Excerpt to read:
::::

# Hp results from cam install



## GOGTOGO (May 17, 2011)

Finally got the cam done and tuned she made 426 rwhp and 385tq. Ms3 cam, kooks LTs, Kooks catted midpipes, Magnaflow catback, Vararam. Stock was 344 rwhp. 82 rwhp gain from cam, exhaust, vararam... And Tune from Dynotune!!! Shes a different Beast!! Love how the whole car shakes at a idle... Next is a 100 shot of spray!


----------



## firebird (Feb 6, 2011)

Gotta link to that cam?


----------



## firebird (Feb 6, 2011)

The numbers are impressive.


----------



## Ehrgeiz X (Apr 10, 2011)

Nice job! How different is that cam from stock? Did you replace your lifters, rods, and springs and such?


----------



## Rob GTO (Apr 28, 2010)

Good numbers, enjoy.


----------



## bubbz22 (Apr 14, 2011)

firebird said:


> Gotta link to that cam?


Here ya go!

Texas Speed Magic Stick 3 237/242 .603/.609 Camshaft


----------



## svede1212 (Nov 1, 2005)

firebird said:


> Gotta link to that cam?


Something to keep in mind is altho this may be the perfect cam for the OP different uses and expectations may ask for something different from another user. Peak numbers are good but big cams sometimes are best for the track. Tuning care and ability can also make or break the total enjoyment. FWIW I started 45 RWHP lower than the OP I ended up almost exactly the same place with a LS1 and comparable mods


----------



## taz4141 (Nov 6, 2006)

that's so cool how they wiggle at idle. mine does that to. my cam is has just a bit more duration but so damn close it wouldn't make any difference. got my cam at Texas speed as well.

::::

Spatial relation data
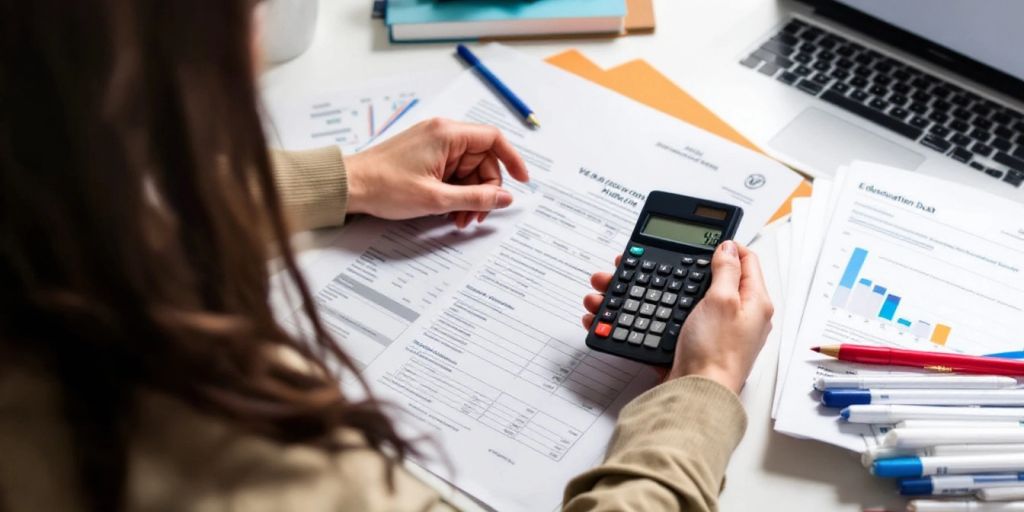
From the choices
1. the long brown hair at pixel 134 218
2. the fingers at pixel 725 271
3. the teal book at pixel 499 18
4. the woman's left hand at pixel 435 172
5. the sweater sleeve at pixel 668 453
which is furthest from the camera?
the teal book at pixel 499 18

::::

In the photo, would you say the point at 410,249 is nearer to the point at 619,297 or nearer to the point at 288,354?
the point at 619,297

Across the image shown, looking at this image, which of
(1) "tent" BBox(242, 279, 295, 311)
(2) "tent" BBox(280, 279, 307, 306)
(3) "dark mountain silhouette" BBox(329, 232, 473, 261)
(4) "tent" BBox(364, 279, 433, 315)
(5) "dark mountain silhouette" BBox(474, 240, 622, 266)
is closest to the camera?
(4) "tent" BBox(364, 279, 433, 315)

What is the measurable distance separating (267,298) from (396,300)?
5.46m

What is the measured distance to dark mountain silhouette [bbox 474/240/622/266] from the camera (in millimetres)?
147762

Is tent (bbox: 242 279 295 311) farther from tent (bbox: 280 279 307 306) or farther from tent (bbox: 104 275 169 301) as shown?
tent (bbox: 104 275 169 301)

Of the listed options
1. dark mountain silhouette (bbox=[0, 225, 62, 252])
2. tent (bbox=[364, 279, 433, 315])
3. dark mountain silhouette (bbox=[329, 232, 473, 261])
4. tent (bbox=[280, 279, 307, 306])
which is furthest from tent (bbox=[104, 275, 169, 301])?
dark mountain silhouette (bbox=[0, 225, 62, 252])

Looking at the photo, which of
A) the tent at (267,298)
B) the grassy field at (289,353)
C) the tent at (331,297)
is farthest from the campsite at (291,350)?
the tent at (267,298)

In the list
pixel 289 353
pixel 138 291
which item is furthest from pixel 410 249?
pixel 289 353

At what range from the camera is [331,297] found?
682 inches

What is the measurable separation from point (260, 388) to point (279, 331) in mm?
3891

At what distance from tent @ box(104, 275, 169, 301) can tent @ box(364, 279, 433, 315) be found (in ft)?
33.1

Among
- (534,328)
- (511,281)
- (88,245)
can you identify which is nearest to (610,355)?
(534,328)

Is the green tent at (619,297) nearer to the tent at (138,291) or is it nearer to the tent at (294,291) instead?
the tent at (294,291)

::::

Directions:
**a)** In the forum thread about cam install results, reproduce the part that opens with the words containing "Something to keep" and closes with "(Nov 6, 2006)".
**b)** In the forum thread about cam install results, what horsepower and torque did the first poster's car make once the cam was installed and tuned?

Answers provided:
**a)**
Something to keep in mind is altho this may be the perfect cam for the OP different uses and expectations may ask for something different from another user. Peak numbers are good but big cams sometimes are best for the track. Tuning care and ability can also make or break the total enjoyment. FWIW I started 45 RWHP lower than the OP I ended up almost exactly the same place with a LS1 and comparable mods


----------



## taz4141 (Nov 6, 2006)

**b)** 426 rwhp and 385 tq.